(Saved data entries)
--- START ---
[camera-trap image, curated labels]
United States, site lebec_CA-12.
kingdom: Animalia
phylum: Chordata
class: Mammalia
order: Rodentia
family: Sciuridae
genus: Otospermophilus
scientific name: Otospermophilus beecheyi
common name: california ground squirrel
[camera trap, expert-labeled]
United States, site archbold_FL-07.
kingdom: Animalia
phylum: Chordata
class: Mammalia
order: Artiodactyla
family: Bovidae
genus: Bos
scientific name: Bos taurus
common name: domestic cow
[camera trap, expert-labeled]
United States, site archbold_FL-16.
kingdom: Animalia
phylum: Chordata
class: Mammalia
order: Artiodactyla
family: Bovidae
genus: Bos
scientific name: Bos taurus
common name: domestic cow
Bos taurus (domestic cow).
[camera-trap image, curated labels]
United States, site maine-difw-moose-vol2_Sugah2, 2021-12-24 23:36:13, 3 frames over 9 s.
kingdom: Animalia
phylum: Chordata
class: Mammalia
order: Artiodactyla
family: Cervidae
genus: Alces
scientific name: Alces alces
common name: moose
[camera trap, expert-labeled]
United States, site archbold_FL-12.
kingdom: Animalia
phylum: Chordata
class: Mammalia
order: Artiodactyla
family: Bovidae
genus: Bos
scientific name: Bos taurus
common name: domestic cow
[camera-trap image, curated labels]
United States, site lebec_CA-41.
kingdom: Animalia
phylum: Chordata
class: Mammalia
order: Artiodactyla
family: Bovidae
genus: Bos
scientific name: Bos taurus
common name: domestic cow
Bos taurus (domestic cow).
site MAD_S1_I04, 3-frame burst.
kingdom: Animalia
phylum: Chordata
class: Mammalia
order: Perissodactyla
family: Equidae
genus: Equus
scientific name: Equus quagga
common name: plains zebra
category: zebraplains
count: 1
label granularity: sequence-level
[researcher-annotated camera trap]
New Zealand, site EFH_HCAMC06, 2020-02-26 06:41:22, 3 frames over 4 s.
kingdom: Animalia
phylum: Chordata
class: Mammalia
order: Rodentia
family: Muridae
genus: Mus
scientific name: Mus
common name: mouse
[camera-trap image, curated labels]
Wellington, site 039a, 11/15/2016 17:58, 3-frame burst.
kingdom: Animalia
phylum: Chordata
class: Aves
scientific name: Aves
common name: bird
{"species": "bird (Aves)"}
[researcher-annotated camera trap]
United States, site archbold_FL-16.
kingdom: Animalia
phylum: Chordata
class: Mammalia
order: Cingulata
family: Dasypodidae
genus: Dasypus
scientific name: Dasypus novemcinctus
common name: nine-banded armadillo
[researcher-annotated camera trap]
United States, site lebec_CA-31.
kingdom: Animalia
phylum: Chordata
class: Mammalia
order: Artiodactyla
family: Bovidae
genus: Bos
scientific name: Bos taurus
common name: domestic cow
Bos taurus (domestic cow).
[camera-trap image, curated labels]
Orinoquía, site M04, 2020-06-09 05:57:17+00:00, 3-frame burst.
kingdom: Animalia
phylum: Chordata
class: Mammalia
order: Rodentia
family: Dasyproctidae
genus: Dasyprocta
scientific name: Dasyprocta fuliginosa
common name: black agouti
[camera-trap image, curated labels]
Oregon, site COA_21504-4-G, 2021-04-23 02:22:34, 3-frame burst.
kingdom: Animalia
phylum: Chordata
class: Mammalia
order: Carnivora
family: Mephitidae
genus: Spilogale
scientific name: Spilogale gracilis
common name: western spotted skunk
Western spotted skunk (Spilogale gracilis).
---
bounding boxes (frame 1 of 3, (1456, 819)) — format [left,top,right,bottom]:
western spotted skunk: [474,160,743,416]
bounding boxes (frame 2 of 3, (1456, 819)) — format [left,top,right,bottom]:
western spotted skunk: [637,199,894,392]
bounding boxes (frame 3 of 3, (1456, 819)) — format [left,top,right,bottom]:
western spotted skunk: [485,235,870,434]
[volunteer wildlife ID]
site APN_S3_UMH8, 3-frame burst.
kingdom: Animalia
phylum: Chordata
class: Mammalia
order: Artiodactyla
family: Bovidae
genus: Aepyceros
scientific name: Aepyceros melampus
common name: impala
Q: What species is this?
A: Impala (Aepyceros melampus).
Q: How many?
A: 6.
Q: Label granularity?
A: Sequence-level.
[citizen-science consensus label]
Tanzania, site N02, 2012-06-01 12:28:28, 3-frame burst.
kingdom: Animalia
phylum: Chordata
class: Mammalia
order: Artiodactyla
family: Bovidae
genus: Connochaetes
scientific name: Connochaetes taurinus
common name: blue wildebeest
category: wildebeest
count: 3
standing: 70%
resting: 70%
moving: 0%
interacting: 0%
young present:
--- END ---
- **Task details**
The records above are to be transcribed exactly, with nothing left out.

- **Solution to this exercise**
[camera-trap image, curated labels]
United States, site lebec_CA-12.
kingdom: Animalia
phylum: Chordata
class: Mammalia
order: Rodentia
family: Sciuridae
genus: Otospermophilus
scientific name: Otospermophilus beecheyi
common name: california ground squirrel
[camera trap, expert-labeled]
United States, site archbold_FL-07.
kingdom: Animalia
phylum: Chordata
class: Mammalia
order: Artiodactyla
family: Bovidae
genus: Bos
scientific name: Bos taurus
common name: domestic cow
[camera trap, expert-labeled]
United States, site archbold_FL-16.
kingdom: Animalia
phylum: Chordata
class: Mammalia
order: Artiodactyla
family: Bovidae
genus: Bos
scientific name: Bos taurus
common name: domestic cow
Bos taurus (domestic cow).
[camera-trap image, curated labels]
United States, site maine-difw-moose-vol2_Sugah2, 2021-12-24 23:36:13, 3 frames over 9 s.
kingdom: Animalia
phylum: Chordata
class: Mammalia
order: Artiodactyla
family: Cervidae
genus: Alces
scientific name: Alces alces
common name: moose
[camera trap, expert-labeled]
United States, site archbold_FL-12.
kingdom: Animalia
phylum: Chordata
class: Mammalia
order: Artiodactyla
family: Bovidae
genus: Bos
scientific name: Bos taurus
common name: domestic cow
[camera-trap image, curated labels]
United States, site lebec_CA-41.
kingdom: Animalia
phylum: Chordata
class: Mammalia
order: Artiodactyla
family: Bovidae
genus: Bos
scientific name: Bos taurus
common name: domestic cow
Bos taurus (domestic cow).
site MAD_S1_I04, 3-frame burst.
kingdom: Animalia
phylum: Chordata
class: Mammalia
order: Perissodactyla
family: Equidae
genus: Equus
scientific name: Equus quagga
common name: plains zebra
category: zebraplains
count: 1
label granularity: sequence-level
[researcher-annotated camera trap]
New Zealand, site EFH_HCAMC06, 2020-02-26 06:41:22, 3 frames over 4 s.
kingdom: Animalia
phylum: Chordata
class: Mammalia
order: Rodentia
family: Muridae
genus: Mus
scientific name: Mus
common name: mouse
[camera-trap image, curated labels]
Wellington, site 039a, 11/15/2016 17:58, 3-frame burst.
kingdom: Animalia
phylum: Chordata
class: Aves
scientific name: Aves
common name: bird
{"species": "bird (Aves)"}
[researcher-annotated camera trap]
United States, site archbold_FL-16.
kingdom: Animalia
phylum: Chordata
class: Mammalia
order: Cingulata
family: Dasypodidae
genus: Dasypus
scientific name: Dasypus novemcinctus
common name: nine-banded armadillo
[researcher-annotated camera trap]
United States, site lebec_CA-31.
kingdom: Animalia
phylum: Chordata
class: Mammalia
order: Artiodactyla
family: Bovidae
genus: Bos
scientific name: Bos taurus
common name: domestic cow
Bos taurus (domestic cow).
[camera-trap image, curated labels]
Orinoquía, site M04, 2020-06-09 05:57:17+00:00, 3-frame burst.
kingdom: Animalia
phylum: Chordata
class: Mammalia
order: Rodentia
family: Dasyproctidae
genus: Dasyprocta
scientific name: Dasyprocta fuliginosa
common name: black agouti
[camera-trap image, curated labels]
Oregon, site COA_21504-4-G, 2021-04-23 02:22:34, 3-frame burst.
kingdom: Animalia
phylum: Chordata
class: Mammalia
order: Carnivora
family: Mephitidae
genus: Spilogale
scientific name: Spilogale gracilis
common name: western spotted skunk
Western spotted skunk (Spilogale gracilis).
---
bounding boxes (frame 1 of 3, (1456, 819)) — format [left,top,right,bottom]:
western spotted skunk: [474,160,743,416]
bounding boxes (frame 2 of 3, (1456, 819)) — format [left,top,right,bottom]:
western spotted skunk: [637,199,894,392]
bounding boxes (frame 3 of 3, (1456, 819)) — format [left,top,right,bottom]:
western spotted skunk: [485,235,870,434]
[volunteer wildlife ID]
site APN_S3_UMH8, 3-frame burst.
kingdom: Animalia
phylum: Chordata
class: Mammalia
order: Artiodactyla
family: Bovidae
genus: Aepyceros
scientific name: Aepyceros melampus
common name: impala
Q: What species is this?
A: Impala (Aepyceros melampus).
Q: How many?
A: 6.
Q: Label granularity?
A: Sequence-level.
[citizen-science consensus label]
Tanzania, site N02, 2012-06-01 12:28:28, 3-frame burst.
kingdom: Animalia
phylum: Chordata
class: Mammalia
order: Artiodactyla
family: Bovidae
genus: Connochaetes
scientific name: Connochaetes taurinus
common name: blue wildebeest
category: wildebeest
count: 3
standing: 70%
resting: 70%
moving: 0%
interacting: 0%
young present:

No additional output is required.